It's Saturday, and there's no breakfast for me.
Dig has eaten the last crumpet and Tiger has eaten my muesli. Or rather, she has hand-picked out all the nuts, seeds and fruity bits and has left a packet of oat flakes behind. That's not too appetising, actually, hand-turned oat flakes. There's still an issue about handwashing after visiting the toilet in this house, so I'm not chancing them. There are three packs of Cheerios, which Squirrel managed to get from me last week in Tesco despite me having said I will never ever buy any cereals like that, ever. Ever. So don't ask.
Anyway, Squirrel knows how to play her cards right. That and Tesco's bogof offer, which ensures product flies off the shelves, so better take four packs now because the offer ends on Sunday. I of course do not endorse and never fall for marketing gimmicks like this, but things are a bit tight round here right now. I told myself, and Squirrel, that the 25% sugar content would be a useful energy rush on Saturdays when she needs to run about, trying to hit a tennis ball that's being carefully aimed at her racquet in her tennis lesson. I shouted this at the checkout so everyone would know I am not a bad mother feeding sugar muck to her kids because she has been sweet-talked into it by a Squirrel and because it is cheap. I'm not sure anyone would have heard anyway there, what with the packs of Cheerios being slapped down on conveyor belts all around me, and the noise from the plastic bags, tills, and trolleys.
Well today I've been up since 7.30 and I've had no breakfast. And I'm not going to Tesco, partly because they will force me to buy cheap sugar muck, but also because I'm feeling I need to be very carbon neutral now, having driven Tiger backwards and forwards to her violin lesson already today. I feel the need for an ethical walk to the Co-op.
There are three tills at our local Co-op. I've never seen all three of them used at the same time, no matter how long the queue.

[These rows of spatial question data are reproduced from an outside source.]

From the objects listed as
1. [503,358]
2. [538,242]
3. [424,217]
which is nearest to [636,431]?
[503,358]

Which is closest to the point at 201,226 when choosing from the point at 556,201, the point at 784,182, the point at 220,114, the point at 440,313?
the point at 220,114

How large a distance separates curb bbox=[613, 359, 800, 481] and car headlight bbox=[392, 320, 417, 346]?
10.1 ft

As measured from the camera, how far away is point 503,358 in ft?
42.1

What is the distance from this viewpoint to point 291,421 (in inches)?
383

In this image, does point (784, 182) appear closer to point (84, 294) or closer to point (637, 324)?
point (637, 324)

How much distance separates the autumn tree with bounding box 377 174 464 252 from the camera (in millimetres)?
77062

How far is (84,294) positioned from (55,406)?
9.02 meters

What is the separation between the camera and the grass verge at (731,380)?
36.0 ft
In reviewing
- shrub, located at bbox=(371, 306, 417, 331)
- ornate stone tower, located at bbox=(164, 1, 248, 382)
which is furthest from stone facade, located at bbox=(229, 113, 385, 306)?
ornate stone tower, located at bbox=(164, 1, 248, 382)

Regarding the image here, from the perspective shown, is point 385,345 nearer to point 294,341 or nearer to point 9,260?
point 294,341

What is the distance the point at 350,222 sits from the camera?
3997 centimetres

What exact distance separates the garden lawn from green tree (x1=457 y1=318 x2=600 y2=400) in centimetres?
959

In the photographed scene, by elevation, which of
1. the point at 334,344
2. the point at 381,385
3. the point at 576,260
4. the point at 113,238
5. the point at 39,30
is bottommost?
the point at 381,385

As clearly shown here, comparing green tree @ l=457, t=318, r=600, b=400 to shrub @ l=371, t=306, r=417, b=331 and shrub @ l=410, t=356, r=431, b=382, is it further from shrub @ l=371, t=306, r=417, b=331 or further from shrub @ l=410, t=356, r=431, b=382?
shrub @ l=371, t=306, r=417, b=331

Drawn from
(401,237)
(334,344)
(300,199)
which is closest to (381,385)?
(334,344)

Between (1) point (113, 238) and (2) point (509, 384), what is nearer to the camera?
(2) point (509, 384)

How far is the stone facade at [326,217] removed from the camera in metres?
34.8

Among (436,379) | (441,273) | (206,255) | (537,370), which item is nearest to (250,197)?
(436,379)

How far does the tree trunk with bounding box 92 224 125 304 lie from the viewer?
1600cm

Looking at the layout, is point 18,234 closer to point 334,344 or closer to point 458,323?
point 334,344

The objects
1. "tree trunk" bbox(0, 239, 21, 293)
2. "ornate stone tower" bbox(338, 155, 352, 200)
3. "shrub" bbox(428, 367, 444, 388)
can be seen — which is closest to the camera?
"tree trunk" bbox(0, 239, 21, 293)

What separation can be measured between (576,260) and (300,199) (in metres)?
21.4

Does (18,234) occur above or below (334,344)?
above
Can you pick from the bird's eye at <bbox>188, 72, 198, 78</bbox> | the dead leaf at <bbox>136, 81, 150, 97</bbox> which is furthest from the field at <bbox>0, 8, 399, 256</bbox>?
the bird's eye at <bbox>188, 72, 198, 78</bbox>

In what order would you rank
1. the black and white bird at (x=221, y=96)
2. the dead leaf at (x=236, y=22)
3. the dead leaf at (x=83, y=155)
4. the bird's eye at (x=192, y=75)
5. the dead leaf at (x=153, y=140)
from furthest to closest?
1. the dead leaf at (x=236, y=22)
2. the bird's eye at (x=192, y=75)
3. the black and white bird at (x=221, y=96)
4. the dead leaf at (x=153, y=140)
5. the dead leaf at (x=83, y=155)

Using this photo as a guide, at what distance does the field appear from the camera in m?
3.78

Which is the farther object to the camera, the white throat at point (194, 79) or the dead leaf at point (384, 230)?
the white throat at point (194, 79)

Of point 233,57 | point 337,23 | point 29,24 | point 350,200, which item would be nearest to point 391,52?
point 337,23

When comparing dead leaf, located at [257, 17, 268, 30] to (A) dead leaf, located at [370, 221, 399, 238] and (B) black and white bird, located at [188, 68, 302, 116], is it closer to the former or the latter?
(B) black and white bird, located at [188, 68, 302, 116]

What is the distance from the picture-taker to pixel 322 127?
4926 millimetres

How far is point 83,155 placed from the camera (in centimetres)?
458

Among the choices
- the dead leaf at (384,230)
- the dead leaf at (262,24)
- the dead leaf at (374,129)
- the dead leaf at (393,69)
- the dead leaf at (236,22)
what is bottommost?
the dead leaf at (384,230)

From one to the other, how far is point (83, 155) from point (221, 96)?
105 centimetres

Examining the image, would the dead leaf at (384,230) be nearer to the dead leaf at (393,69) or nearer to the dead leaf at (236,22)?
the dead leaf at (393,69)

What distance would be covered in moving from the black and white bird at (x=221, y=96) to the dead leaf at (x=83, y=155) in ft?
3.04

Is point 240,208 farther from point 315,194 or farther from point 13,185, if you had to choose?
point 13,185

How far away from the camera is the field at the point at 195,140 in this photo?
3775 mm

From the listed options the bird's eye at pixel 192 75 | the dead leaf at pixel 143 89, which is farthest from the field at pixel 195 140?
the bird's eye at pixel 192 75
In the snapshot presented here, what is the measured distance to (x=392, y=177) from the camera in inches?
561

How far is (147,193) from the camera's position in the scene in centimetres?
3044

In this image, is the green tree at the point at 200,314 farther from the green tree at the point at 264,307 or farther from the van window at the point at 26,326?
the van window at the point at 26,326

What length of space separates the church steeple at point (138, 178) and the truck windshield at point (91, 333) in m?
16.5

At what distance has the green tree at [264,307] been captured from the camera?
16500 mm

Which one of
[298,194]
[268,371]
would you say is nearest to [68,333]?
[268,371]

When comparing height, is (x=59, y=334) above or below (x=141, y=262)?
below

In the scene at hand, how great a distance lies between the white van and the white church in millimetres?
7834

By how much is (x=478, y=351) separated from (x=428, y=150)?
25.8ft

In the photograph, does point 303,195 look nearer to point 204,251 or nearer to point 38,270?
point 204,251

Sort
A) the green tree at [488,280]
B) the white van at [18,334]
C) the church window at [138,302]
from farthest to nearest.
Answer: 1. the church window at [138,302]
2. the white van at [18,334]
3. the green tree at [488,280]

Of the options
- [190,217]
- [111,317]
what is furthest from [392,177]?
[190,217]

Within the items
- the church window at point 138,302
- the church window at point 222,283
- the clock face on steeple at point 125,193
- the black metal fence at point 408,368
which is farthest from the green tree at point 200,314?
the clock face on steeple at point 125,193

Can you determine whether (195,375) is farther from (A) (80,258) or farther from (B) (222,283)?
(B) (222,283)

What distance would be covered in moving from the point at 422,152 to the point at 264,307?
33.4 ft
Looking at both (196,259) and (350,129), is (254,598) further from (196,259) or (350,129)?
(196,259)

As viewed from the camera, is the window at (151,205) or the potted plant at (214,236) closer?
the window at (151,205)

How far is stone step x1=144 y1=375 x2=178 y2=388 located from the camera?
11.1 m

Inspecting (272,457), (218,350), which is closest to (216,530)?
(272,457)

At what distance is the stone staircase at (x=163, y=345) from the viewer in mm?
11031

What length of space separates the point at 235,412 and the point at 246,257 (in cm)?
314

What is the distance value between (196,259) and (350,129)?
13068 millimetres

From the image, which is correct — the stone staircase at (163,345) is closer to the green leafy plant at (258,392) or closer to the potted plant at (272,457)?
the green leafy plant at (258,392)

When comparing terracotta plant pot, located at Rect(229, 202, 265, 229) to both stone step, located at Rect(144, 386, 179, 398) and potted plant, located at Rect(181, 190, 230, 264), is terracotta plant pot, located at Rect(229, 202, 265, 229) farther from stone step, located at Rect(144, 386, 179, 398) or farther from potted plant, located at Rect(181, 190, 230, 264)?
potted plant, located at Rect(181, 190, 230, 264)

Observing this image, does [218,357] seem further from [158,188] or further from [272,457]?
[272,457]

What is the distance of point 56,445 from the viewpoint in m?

They have two working today. And I bet the job description for working at the Co-op must be that employees should be extremely elderly and slow. Particularly, they should be moving at glacial speed when using the tills, or managing to get the things not to work at all, which is what happens in today's shopping trip.
Sandra, grey-haired and dumpy, looking like she's had too many children and not enough grand-children, is hammering the buttons on her till and with each strike she utters a tut. After a few minutes of this, she mutters something to herself, then shouts over to the other checkout lady called Vi. Vi is short and round with white hair and glasses, which are on a string round her neck. She has a sucked-in mouth, like she's forgotten to put her teeth in this morning. Vi squeezes past the tills, and the displays, through the customer queue which parts to let her pass, and walks slowly to the door marked 'Staff'.
All the while, the queue of customers is steadily growing, up the aisle and past the sugar. We're all standing there, with one or two items for a Saturday morning. Most are elderly. There's a shrunken lady with dark brown dyed hair, a shock of sudden mahogony over her wrinkled face. There's an elderly gentleman with a corkscrewed spine, leaning on a stick, and a bent-double lady with a three-wheeled walking aid taking up all the room by the first till, still waiting to pay. Behind me there's a young man, with his can of coke, sighing.
After a few minutes two ladies emerge from the door marked 'Staff'. Vi brings out Dot, who looks like the Co-op stores were built around her so she stayed since the day they opened. She has a curving, sloping walk, and looks like she needs some sort of walking assistance to keep her going in the right direction. They very slowly walk over to the tills, Dot making hand gestures to the air as she worries about her husband, Bob, who's doing badly. She had to call the doctor to him, and he ended up in hospital again, like she told him he would.
When Vi and Dot reach the tills, there's some more muttering and punching of buttons and the till bursts open. There's a bit of a clap from a bloke in the queue by the tea who's wearing a vest and looks like he's doing a morning shift at the engineering works in the town. The slow hand clap's accompanied by bit of sniggering from two teenagers with a packet of doughnuts and some instant coffee. The chap behind me heaves a deep sigh of relief. Because we now have three tills, and three checkout ladies. Things are looking up.
Not for long. With not a word to the growing line of customers with shuffling feet, Dot starts to make her slow and curving way back, round the back of the tills, past the display of South African wines, 3 for £10, and through the queue of customers. The elderly gentleman with a walking stick in front of me smiles at her and dutifully moves to let her through. He probably knows what it is to have to walk like Dot. The chap behind me can't take any more. He throws his can of Coke into a basket of chocolate and saunters from the Co-op, shaking his head.
After 20 minutes I pay for my loaf of bread and punnet of reduced plums and walk back home, sure I've got a twinge of back pain after standing so long and looking forward to breakfast at last. And I make a resolution that Squirrel will have to abandon Tesco for a while and stand with me in the queue at the Co-op so she can learn about patience, and Sandra, and Vi, and Dot.